-------- Stored data --------
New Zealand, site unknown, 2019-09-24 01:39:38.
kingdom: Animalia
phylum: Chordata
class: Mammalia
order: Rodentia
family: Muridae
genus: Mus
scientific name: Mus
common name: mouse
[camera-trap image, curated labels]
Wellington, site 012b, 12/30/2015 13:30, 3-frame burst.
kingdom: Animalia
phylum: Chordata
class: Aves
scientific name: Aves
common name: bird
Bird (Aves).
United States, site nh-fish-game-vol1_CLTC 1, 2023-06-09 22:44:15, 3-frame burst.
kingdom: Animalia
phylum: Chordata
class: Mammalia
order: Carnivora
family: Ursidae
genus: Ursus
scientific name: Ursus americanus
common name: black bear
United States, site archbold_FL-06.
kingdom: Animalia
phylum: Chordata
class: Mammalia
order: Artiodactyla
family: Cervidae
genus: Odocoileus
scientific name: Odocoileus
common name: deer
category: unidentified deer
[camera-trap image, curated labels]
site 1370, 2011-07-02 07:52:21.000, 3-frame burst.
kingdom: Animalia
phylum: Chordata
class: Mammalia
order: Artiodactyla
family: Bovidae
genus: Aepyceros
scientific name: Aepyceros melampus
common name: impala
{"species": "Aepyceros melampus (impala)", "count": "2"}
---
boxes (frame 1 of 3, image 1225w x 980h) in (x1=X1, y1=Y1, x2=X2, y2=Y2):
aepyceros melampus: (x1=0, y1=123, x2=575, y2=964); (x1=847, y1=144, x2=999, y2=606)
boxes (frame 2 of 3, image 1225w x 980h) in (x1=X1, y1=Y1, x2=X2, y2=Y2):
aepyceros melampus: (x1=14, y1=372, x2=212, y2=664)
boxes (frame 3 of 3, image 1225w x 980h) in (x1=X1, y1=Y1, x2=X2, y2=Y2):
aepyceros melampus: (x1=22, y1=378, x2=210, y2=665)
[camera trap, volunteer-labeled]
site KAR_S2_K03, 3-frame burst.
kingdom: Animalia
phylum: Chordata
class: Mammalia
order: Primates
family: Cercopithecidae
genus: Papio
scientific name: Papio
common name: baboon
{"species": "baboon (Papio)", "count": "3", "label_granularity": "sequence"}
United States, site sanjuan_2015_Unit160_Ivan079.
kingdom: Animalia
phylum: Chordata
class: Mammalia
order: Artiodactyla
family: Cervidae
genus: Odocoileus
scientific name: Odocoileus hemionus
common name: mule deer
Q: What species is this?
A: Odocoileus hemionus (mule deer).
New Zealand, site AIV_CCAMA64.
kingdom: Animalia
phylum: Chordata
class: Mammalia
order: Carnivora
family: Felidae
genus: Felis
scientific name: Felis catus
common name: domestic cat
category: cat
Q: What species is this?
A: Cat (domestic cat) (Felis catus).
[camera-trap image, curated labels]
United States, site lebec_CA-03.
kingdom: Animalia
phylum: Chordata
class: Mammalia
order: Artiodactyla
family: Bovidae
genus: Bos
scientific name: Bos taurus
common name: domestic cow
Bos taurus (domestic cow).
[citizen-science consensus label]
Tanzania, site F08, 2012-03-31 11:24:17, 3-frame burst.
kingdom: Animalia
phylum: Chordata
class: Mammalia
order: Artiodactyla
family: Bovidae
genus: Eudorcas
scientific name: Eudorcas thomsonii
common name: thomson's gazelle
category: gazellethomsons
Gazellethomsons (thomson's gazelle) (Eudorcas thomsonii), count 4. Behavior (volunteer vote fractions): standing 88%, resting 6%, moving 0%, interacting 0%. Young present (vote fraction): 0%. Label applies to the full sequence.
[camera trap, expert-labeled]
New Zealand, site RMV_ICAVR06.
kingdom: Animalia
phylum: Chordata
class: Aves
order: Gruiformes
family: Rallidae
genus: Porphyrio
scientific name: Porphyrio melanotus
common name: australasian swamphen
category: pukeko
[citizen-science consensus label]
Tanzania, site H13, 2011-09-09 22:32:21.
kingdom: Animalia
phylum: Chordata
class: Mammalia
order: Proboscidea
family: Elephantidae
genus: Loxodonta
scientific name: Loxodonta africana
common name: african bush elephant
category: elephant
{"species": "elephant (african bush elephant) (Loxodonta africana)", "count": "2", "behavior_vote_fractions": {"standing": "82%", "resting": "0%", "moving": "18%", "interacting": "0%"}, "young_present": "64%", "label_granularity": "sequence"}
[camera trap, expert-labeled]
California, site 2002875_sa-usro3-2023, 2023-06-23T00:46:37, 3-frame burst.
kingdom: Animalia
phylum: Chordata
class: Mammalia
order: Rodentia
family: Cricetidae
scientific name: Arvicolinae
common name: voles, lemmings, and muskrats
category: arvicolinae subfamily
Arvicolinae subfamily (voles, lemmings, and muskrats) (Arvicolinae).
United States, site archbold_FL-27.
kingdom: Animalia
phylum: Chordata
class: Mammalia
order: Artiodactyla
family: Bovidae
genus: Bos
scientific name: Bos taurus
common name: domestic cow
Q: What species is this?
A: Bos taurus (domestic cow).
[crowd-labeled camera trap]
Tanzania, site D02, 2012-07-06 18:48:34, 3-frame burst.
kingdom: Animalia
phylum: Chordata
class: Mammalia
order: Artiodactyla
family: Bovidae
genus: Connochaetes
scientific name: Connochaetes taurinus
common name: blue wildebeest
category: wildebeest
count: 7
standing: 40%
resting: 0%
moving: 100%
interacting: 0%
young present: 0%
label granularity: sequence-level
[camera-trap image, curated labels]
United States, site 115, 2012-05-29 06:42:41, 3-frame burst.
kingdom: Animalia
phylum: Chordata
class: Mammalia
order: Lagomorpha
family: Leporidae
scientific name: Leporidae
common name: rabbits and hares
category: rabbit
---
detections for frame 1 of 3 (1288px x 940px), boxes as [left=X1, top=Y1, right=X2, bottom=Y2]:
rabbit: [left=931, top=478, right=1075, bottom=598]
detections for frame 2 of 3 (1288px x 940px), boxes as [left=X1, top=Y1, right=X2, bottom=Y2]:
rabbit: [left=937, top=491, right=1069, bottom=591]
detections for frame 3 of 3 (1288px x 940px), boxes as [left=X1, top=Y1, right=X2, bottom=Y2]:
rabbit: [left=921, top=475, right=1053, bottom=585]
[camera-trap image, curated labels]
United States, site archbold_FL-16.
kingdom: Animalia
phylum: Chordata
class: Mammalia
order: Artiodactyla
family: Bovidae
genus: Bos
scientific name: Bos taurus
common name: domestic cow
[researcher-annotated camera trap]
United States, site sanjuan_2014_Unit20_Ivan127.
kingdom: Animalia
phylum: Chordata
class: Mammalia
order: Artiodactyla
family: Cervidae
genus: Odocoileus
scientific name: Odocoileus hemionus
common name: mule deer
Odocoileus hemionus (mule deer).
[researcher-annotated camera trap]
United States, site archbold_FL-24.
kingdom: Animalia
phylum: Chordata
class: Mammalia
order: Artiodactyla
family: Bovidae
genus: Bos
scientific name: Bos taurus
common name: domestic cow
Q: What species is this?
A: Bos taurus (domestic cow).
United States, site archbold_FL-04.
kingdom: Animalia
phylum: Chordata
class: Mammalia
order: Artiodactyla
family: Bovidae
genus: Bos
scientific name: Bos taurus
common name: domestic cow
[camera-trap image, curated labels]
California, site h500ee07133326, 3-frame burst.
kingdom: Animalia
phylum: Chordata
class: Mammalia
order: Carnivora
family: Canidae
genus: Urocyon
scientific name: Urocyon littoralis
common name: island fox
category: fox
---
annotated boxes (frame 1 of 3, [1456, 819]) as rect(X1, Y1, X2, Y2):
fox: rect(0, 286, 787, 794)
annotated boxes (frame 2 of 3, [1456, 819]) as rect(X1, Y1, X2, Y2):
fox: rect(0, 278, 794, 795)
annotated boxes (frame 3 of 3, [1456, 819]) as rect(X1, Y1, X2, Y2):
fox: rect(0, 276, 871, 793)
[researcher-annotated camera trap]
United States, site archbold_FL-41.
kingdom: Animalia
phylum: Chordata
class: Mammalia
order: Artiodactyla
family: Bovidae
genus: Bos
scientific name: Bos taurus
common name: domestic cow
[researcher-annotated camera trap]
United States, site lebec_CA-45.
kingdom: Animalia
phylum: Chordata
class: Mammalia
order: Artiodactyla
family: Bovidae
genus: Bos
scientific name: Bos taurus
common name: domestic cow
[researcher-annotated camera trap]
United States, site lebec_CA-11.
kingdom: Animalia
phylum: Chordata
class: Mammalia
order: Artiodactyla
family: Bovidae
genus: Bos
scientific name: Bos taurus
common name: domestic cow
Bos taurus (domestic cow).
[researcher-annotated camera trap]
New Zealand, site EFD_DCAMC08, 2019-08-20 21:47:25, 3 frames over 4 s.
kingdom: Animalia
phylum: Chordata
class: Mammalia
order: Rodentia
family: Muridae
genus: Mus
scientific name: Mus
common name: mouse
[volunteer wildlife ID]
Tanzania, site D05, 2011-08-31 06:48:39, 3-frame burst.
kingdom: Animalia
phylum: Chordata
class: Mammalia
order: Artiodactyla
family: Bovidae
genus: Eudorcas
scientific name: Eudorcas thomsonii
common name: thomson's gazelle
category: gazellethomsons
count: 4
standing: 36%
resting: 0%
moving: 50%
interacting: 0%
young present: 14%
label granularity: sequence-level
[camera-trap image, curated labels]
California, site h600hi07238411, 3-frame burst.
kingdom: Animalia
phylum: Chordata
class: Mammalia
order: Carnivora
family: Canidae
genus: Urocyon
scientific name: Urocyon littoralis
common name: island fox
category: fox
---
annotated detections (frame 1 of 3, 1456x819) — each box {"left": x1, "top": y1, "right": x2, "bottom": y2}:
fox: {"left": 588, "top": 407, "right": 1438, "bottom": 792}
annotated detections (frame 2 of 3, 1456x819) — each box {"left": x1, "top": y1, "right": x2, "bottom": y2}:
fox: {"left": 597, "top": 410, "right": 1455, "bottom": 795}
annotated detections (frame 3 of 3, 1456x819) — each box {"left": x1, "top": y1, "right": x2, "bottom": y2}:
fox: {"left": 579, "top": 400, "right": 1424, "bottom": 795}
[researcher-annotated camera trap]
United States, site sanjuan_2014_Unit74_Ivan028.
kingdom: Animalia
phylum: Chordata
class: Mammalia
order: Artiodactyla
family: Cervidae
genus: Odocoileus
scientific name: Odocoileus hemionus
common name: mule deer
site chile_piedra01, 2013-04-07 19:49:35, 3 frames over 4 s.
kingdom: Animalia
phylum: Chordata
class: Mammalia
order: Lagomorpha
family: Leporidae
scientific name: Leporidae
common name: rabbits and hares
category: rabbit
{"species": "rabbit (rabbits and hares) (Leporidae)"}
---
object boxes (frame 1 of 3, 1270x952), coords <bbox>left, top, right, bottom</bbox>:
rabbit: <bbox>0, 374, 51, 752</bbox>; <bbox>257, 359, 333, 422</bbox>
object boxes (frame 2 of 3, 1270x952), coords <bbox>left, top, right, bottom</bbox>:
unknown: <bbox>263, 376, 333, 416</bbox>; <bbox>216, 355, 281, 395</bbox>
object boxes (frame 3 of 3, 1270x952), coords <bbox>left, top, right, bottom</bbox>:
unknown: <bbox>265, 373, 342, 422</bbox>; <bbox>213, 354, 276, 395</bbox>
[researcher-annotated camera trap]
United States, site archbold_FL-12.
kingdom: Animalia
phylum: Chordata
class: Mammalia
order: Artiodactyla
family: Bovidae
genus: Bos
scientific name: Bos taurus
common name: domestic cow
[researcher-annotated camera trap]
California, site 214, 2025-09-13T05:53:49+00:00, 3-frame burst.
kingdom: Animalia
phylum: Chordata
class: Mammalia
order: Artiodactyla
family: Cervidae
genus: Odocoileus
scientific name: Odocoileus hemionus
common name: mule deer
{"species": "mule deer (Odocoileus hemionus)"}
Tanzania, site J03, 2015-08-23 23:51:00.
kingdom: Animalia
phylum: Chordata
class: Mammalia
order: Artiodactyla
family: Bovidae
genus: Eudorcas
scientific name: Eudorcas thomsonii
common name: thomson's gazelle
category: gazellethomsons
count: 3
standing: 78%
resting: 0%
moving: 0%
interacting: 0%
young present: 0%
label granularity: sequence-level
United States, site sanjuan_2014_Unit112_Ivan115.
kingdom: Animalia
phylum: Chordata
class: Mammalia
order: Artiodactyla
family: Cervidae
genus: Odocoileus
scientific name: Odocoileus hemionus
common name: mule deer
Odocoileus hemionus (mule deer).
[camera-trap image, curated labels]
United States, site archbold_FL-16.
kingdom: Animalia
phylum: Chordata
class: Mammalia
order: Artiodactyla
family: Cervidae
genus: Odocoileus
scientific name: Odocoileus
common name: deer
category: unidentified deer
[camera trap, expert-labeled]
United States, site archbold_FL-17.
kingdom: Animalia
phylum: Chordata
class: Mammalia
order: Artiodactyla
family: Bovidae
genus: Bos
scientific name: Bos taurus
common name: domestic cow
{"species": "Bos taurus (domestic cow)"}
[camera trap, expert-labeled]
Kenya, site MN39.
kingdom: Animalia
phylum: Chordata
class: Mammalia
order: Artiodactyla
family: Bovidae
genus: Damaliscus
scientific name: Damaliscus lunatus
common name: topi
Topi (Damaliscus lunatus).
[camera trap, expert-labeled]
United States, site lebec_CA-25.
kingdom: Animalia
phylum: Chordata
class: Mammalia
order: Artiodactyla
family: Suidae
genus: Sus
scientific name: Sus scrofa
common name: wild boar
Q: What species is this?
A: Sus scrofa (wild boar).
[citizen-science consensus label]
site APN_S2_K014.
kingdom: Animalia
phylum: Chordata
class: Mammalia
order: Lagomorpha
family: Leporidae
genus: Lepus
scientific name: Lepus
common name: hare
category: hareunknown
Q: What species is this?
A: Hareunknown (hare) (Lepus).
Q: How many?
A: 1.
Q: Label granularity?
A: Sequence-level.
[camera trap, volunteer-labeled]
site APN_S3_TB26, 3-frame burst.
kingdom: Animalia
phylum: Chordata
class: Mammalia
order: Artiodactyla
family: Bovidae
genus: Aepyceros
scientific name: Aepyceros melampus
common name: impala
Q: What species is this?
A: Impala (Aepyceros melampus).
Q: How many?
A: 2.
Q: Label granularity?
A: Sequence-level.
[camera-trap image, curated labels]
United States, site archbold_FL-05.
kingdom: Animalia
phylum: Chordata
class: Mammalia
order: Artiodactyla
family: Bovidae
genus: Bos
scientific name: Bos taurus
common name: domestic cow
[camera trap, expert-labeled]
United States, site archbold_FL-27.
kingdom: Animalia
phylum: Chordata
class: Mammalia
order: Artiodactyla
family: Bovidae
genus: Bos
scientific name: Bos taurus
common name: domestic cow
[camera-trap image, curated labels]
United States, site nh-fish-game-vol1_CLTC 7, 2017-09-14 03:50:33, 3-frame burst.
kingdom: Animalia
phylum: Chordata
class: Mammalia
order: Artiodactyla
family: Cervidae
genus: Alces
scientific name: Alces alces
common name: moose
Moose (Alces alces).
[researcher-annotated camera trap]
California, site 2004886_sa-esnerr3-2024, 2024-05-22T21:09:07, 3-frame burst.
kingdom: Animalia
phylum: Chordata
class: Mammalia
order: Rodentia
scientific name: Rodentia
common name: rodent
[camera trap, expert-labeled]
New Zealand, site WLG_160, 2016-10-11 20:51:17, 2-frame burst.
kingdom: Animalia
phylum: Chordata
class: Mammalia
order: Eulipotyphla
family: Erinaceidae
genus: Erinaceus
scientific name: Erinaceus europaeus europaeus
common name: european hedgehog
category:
--------
Problem to solve:
Reproduce each line of the records in which the word "fish" appears.

Output for this exercise:
United States, site nh-fish-game-vol1_CLTC 1, 2023-06-09 22:44:15, 3-frame burst.
United States, site nh-fish-game-vol1_CLTC 7, 2017-09-14 03:50:33, 3-frame burst.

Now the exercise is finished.